#### [The data]

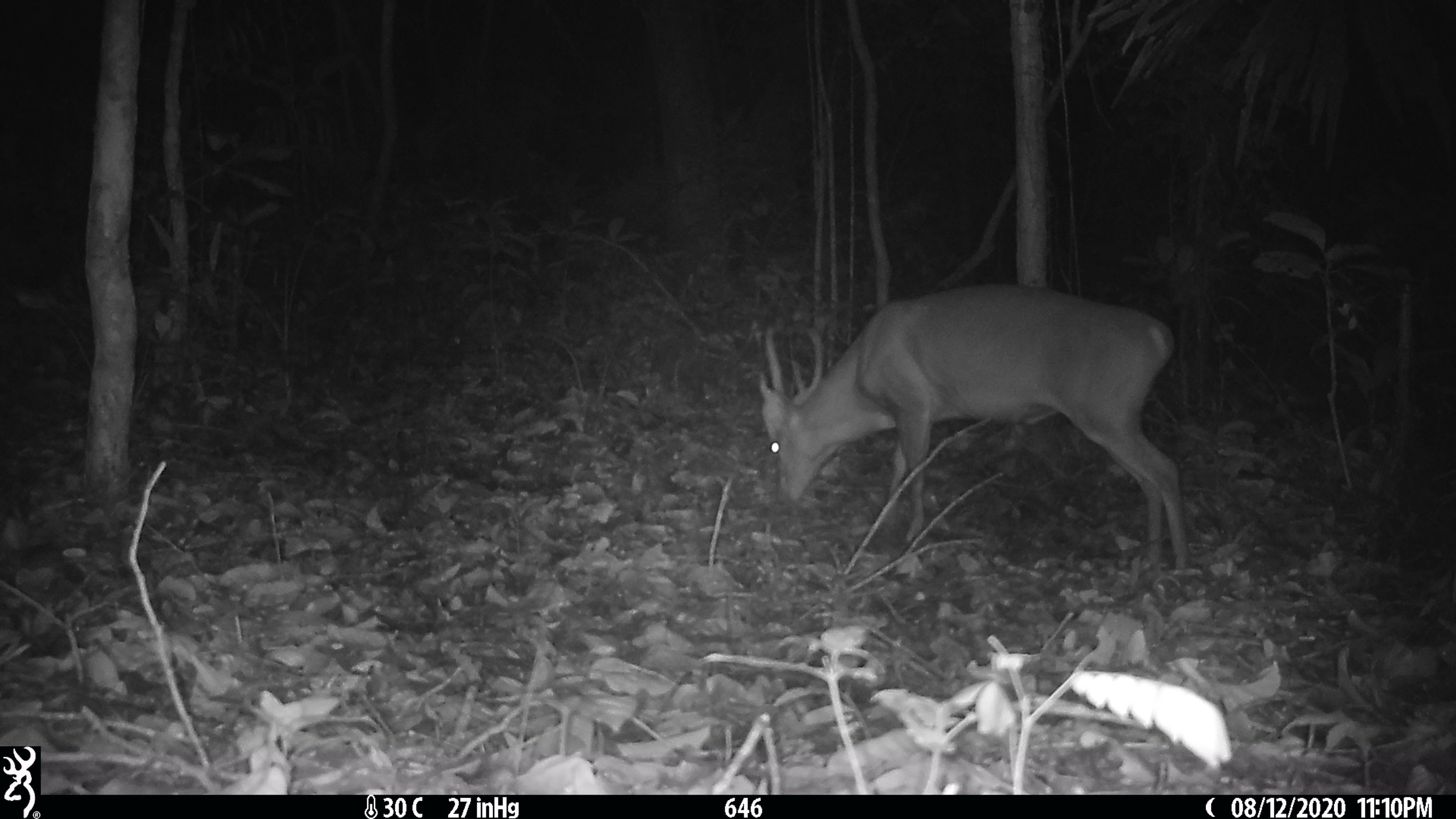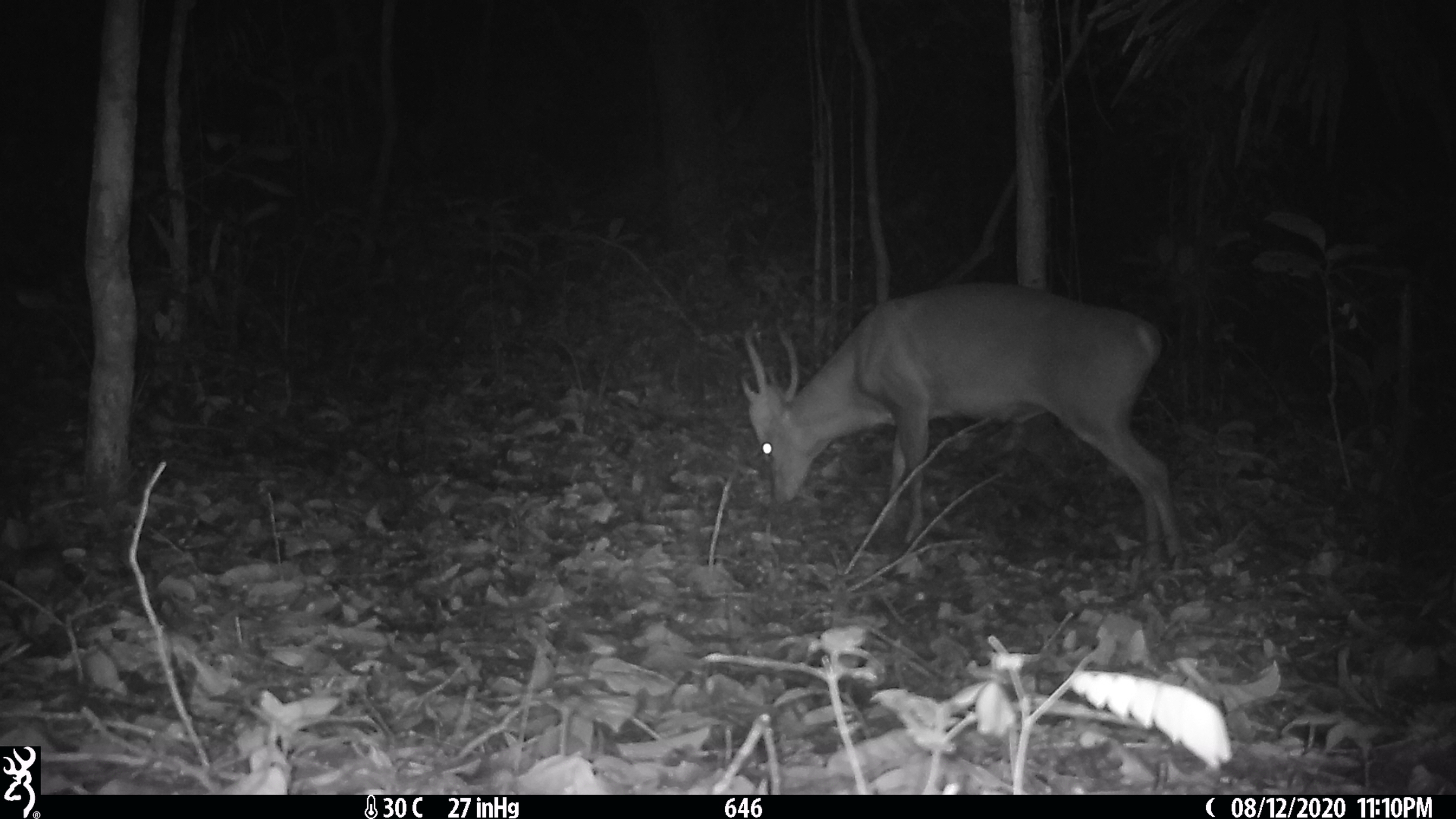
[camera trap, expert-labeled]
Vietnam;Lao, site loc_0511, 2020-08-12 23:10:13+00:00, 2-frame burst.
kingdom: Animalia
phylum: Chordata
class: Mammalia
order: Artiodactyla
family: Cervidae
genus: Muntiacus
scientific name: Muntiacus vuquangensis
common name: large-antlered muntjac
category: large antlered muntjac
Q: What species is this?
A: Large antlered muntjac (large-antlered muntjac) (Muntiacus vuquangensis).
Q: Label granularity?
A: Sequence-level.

--

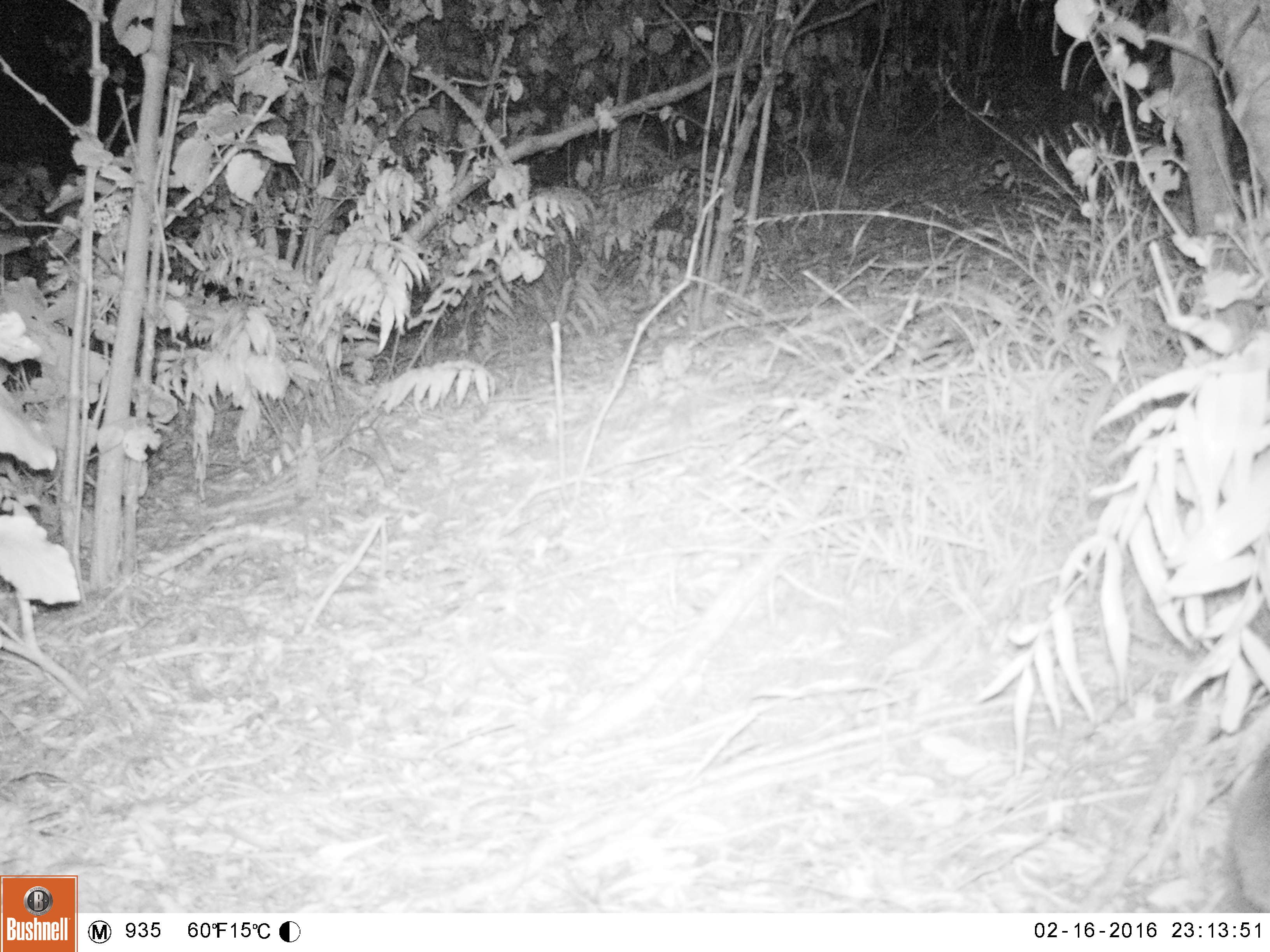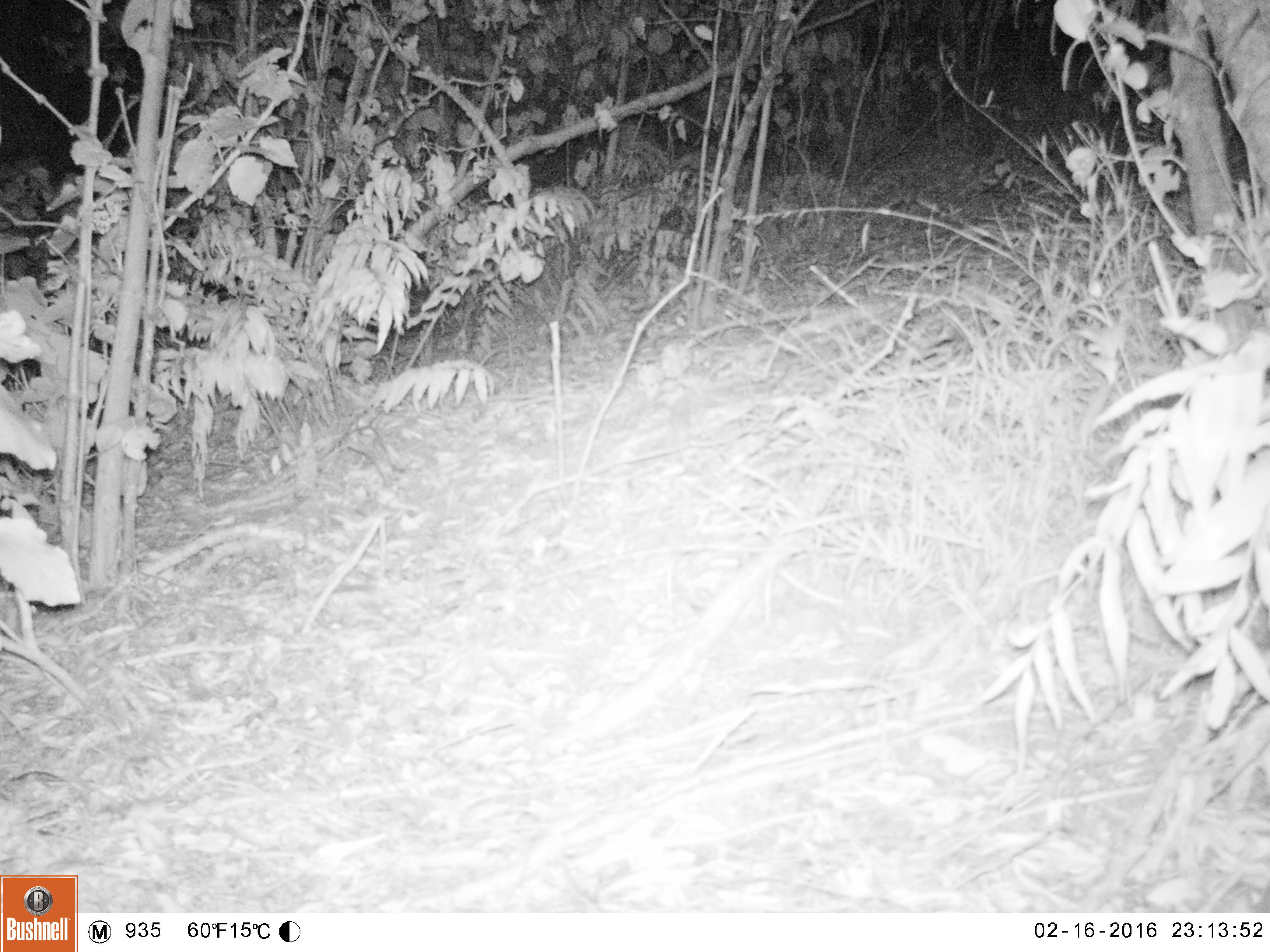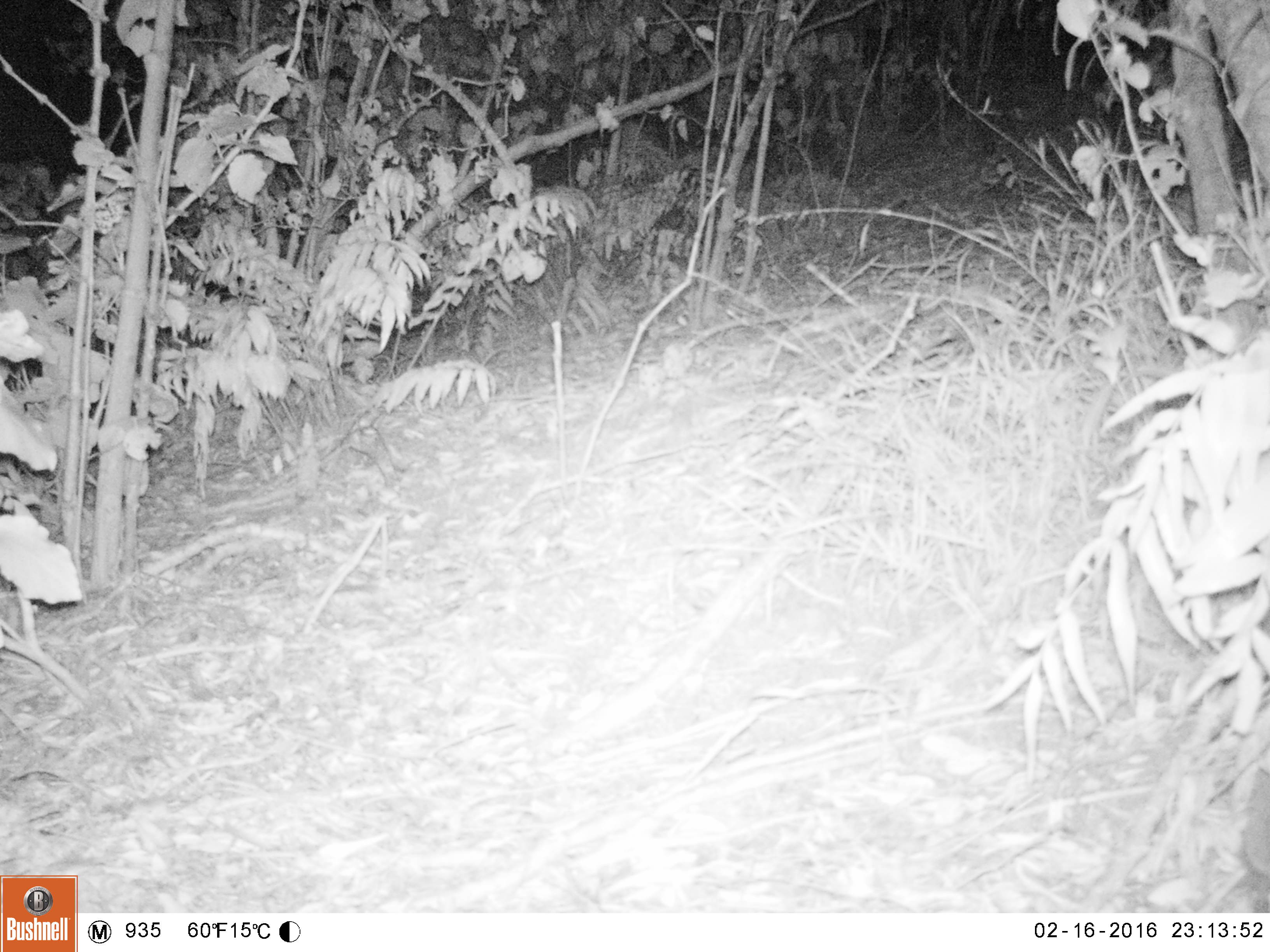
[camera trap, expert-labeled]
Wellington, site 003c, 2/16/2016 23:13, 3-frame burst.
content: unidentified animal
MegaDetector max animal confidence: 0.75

...

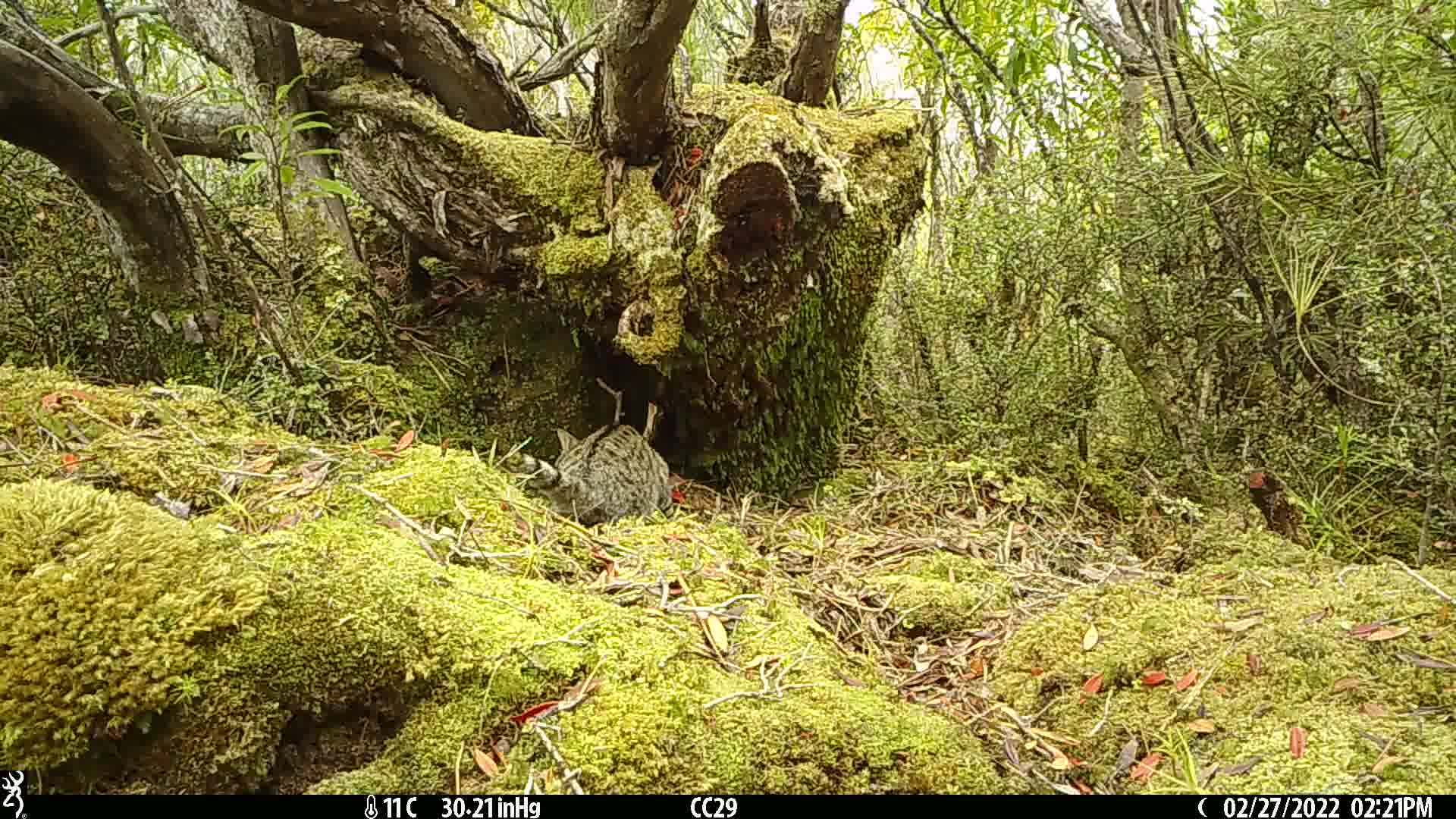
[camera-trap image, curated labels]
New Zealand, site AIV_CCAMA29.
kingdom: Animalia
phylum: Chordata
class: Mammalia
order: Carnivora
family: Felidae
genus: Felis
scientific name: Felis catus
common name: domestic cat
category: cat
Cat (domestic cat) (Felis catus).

#### [Problem requirements]
Look above for the line with "order: Artiodactyla" and the line with "A: Sequence-level.". Write out those two lines and all the lines between them, exactly, and no others.

#### [Answer space]
order: Artiodactyla
family: Cervidae
genus: Muntiacus
scientific name: Muntiacus vuquangensis
common name: large-antlered muntjac
category: large antlered muntjac
Q: What species is this?
A: Large antlered muntjac (large-antlered muntjac) (Muntiacus vuquangensis).
Q: Label granularity?
A: Sequence-level.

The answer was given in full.